What this task involves:
Can you substitute "distance" for "intervening space" throughout the rows below and repeat them with everything else unchanged?

Spatial reasoning question data:

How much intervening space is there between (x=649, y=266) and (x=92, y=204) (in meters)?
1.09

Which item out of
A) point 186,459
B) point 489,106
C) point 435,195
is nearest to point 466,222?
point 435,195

Written solution:
How much distance is there between (x=649, y=266) and (x=92, y=204) (in meters)?
1.09

Which item out of
A) point 186,459
B) point 489,106
C) point 435,195
is nearest to point 466,222?
point 435,195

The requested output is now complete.